Why opt for professional translation?
Why go through a professional translation agency rather than an in-house or freelance translator?
Many companies are confronted with needs and constraints when it comes to translation. Technical documents, letters, press releases and websites can be just some of the translations essential for any large international company or one looking to become one. Many don't necessarily see the advantages in going through a professional translation agency. Within reason, why ask an agency with professional translators to translate numerous documents on diverse subject matters, whereas most companies could give the task to an employee who can double as a translator, or to a freelance translator?
A company’s decision makers don’t always have the necessary perspective and don't necessarily see the differences and what’s at stake between a professional translation and an amateur, approximate translation.
An amateur translator’s skills quickly meet obstacles
Not using a professional translation agency may seem to have certain advantages: you think you are saving money, there are no problems with confidentiality, you can see where your translations are at in real time… However the list of these apparently positive points is short, and confronted with that of the advantages a professional translation agency has, the services you can benefit from by using an in-house translator or freelance translator can quickly become insufficient.
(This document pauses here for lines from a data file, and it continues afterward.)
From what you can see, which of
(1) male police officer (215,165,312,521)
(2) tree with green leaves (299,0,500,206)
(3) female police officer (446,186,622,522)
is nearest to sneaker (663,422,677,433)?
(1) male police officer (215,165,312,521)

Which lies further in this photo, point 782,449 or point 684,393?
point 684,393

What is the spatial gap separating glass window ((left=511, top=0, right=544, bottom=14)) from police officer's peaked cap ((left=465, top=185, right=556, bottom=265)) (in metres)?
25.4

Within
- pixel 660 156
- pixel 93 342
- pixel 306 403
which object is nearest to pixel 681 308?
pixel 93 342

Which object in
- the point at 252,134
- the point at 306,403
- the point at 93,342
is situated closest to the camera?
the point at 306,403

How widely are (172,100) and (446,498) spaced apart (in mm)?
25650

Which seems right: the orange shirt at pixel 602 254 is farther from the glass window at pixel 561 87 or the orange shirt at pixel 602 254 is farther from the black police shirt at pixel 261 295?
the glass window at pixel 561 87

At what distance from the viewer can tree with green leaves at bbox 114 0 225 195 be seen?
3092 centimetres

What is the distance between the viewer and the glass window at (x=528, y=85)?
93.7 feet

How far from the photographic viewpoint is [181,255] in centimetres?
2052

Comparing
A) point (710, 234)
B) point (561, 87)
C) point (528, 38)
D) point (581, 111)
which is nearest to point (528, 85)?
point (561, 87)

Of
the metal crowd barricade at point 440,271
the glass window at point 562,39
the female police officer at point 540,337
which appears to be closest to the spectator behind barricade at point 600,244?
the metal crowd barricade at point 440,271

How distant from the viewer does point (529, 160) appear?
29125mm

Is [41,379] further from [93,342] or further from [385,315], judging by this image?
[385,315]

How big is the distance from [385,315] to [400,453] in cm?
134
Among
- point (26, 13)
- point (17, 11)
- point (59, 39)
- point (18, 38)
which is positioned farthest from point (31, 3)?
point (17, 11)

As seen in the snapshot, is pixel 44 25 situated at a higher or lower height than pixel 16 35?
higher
First, let’s consider a very simple and universal truth: why would an employee, even if they’re bilingual, specialised in their profession and business sector, produce a better translation than a professional translator? Even if someone speaks a foreign language fluently, no one can hone the translation finesse that a professional translator has. Conveying a message in another language is a real profession, especially when written. It’s not just translating literally. There is a specific dimension to translation: getting the context right, particularly when it comes to culture. This dimension sometimes goes even further, and this type of translation is then called “localisation”. Basically, localisation is a translation carried out by integrating elements that relate to certain ideas in the culture and context of the country of the target language.
Each language has its own subtleties
Languages have enabled us to understand each other. Words, syllables and other language constituents represent ideas. However, each language is different. Each language that makes up our world’s cultural diversity has its own distinctive characteristics: its own writing system, different pronunciations, usual syllables and specific concepts to name a few... We under-estimate how complex these communication systems are, which have been becoming what they are today for many centuries. For example, did you know that the Inuits have 50 different words in their language for snow, depending on its colour and texture? That definitely shows that languages differ and are not equivalent to each other: some words in one language don't exist in another. How can an amateur translator choose a word or expression to perfectly translate a term chosen from among dozens of similar words? It’s not by chance that our world has a wealth of different languages: they all correspond to a specific culture and that’s the reason why professional translation is a profession. Even a person who uses a foreign language regularly could never know all its particularities. Not only that, most of us are far from being experts in our own mother tongue (for those who haven’t studied it at least), so why should we think that we can translate into a foreign language?
Expert and specialist translators
First of all, at A.D.T. International we believe that you cannot produce a perfect translation by translating into a language that is not your mother tongue. Our translators have followed a curriculum that enabled them to study their own language as well as a foreign language. This is the only way by which we can consider them to be translation experts. In addition, our translators are specialised in a technical sector that enables them to become professional technical translators. These translators will never translate into the foreign language they studied, only into their mother tongue and specialist field. Even for a professional translator, translating into this foreign language could introduce incoherencies, errors, mistranslations and all sorts of other grammatical errors.
Our professional translation agency is, and has been for all these years, an expert in translation and projects. We have carried out many translations for hundreds of internationally recognised companies. We are efficient and carry out the various stages of your project (analysis, translation and check) in record time. You’re therefore guaranteed to receive professional quality work in the shortest turnaround time.
A company’s translation impacts its image
Technical documents that need to be translated are always intended to be seen by a group of people, whether they’re professional or not. Regardless of who they’re intended for, bad quality translations will have a negative impact on your company’s image. We are as impressed when reading them as we are when reading texts full of spelling, syntax, agreement, conjugation and vocabulary errors. A careful, well-written text using specifically chosen and professional vocabulary immediately provides a feeling of assurance. It’s also how you can stand out against the competition which might use an amateur translator who is not a specialist, nor an expert.
Finally let’s note that a language develops depending on the context. For example, in France, Belgium, Switzerland or Canada, French is not written, or spoken, in the same way. This is also the case for Spanish, among others. This language is spoken in several countries, and depending on the continent or country, the accent, vocabulary, expressions or ways of language misuse are different. To sum up, you cannot translate a text or document into a language that is not your mother tongue, even if it is spoken in another country.